EXTRACTED ENTRIES>

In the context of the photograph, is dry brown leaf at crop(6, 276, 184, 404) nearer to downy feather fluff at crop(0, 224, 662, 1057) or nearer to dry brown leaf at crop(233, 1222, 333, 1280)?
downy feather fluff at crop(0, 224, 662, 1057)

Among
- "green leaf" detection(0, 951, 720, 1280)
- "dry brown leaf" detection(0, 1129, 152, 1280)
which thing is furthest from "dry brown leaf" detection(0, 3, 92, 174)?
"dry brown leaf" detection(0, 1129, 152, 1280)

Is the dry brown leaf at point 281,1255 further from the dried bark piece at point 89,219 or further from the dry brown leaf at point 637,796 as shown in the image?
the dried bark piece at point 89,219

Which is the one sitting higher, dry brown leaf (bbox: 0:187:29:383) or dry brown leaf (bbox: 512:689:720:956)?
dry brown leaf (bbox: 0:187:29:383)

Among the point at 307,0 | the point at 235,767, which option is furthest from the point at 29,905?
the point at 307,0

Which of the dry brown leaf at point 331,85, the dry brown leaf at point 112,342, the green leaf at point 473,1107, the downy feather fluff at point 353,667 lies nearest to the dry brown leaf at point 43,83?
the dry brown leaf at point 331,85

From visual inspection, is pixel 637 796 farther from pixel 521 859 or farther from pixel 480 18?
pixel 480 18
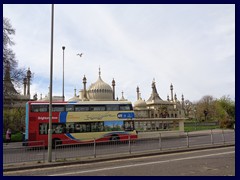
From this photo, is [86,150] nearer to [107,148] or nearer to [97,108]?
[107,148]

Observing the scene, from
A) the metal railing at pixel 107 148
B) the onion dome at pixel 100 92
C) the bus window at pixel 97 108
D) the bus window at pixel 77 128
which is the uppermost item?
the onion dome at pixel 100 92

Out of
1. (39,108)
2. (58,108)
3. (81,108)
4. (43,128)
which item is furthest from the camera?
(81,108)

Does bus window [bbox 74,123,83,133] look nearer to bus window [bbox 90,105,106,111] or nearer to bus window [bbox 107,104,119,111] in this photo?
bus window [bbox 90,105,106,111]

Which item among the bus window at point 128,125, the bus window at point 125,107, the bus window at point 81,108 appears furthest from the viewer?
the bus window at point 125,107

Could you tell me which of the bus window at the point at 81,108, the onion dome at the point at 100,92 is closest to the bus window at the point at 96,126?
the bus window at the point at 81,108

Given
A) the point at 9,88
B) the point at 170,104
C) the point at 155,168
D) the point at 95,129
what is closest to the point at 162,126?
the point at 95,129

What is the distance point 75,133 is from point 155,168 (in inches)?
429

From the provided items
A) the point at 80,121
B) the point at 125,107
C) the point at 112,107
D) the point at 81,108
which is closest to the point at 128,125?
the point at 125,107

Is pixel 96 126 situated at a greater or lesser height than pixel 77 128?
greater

EXERCISE GOAL>
Rewrite all of the data above with every "green leaf" changed to "fresh leaf" and nothing else altered, and omit the pictures.

PROBLEM SOLUTION>
In the context of the photograph, is dry brown leaf at crop(6, 276, 184, 404) nearer to downy feather fluff at crop(0, 224, 662, 1057) or nearer to dry brown leaf at crop(233, 1222, 333, 1280)?
downy feather fluff at crop(0, 224, 662, 1057)

Among
- "fresh leaf" detection(0, 951, 720, 1280)
- "dry brown leaf" detection(0, 1129, 152, 1280)
which thing is furthest from "dry brown leaf" detection(0, 3, 92, 174)?
"dry brown leaf" detection(0, 1129, 152, 1280)

Is the dry brown leaf at point 281,1255 further from the dried bark piece at point 89,219 or further from the dry brown leaf at point 637,796 as shown in the image?
the dried bark piece at point 89,219

Which is the one sitting higher, dry brown leaf (bbox: 0:187:29:383) or dry brown leaf (bbox: 512:689:720:956)?
dry brown leaf (bbox: 0:187:29:383)

Among the point at 307,0 | the point at 235,767, which option is furthest from the point at 29,905?
the point at 307,0

Which of the dry brown leaf at point 331,85, the dry brown leaf at point 112,342, the fresh leaf at point 473,1107, the downy feather fluff at point 353,667 lies nearest to the dry brown leaf at point 43,83?
the dry brown leaf at point 331,85

From visual inspection, is pixel 637 796 farther from pixel 521 859 or farther from pixel 480 18?
pixel 480 18
From this photo, is [86,150] nearer to [107,148] or nearer to [97,108]?
[107,148]

Observing the scene, from
A) the metal railing at pixel 107 148
B) the onion dome at pixel 100 92
C) the bus window at pixel 97 108
D) the bus window at pixel 77 128
which is the uppermost item?
the onion dome at pixel 100 92

Out of
1. (39,108)
2. (58,108)
3. (81,108)
4. (43,128)
which item is furthest from the camera?
(81,108)

Does bus window [bbox 74,123,83,133] look nearer to bus window [bbox 90,105,106,111] or nearer to bus window [bbox 107,104,119,111] in this photo?
bus window [bbox 90,105,106,111]

Which item among the bus window at point 128,125, the bus window at point 125,107, the bus window at point 81,108 appears furthest from the viewer?
the bus window at point 125,107

Could you tell me which of the bus window at the point at 81,108, the onion dome at the point at 100,92 is closest to the bus window at the point at 96,126?
the bus window at the point at 81,108

Given
A) the point at 9,88
B) the point at 170,104
C) the point at 155,168
D) the point at 95,129
what is closest to the point at 162,126?
the point at 95,129

What is the distance point 75,133 is from point 155,168 (in inches)?
429

From the provided items
A) the point at 80,121
B) the point at 125,107
C) the point at 112,107
D) the point at 81,108
which is closest to the point at 128,125?
the point at 125,107

Is pixel 96 126 situated at a greater or lesser height than pixel 77 128?
greater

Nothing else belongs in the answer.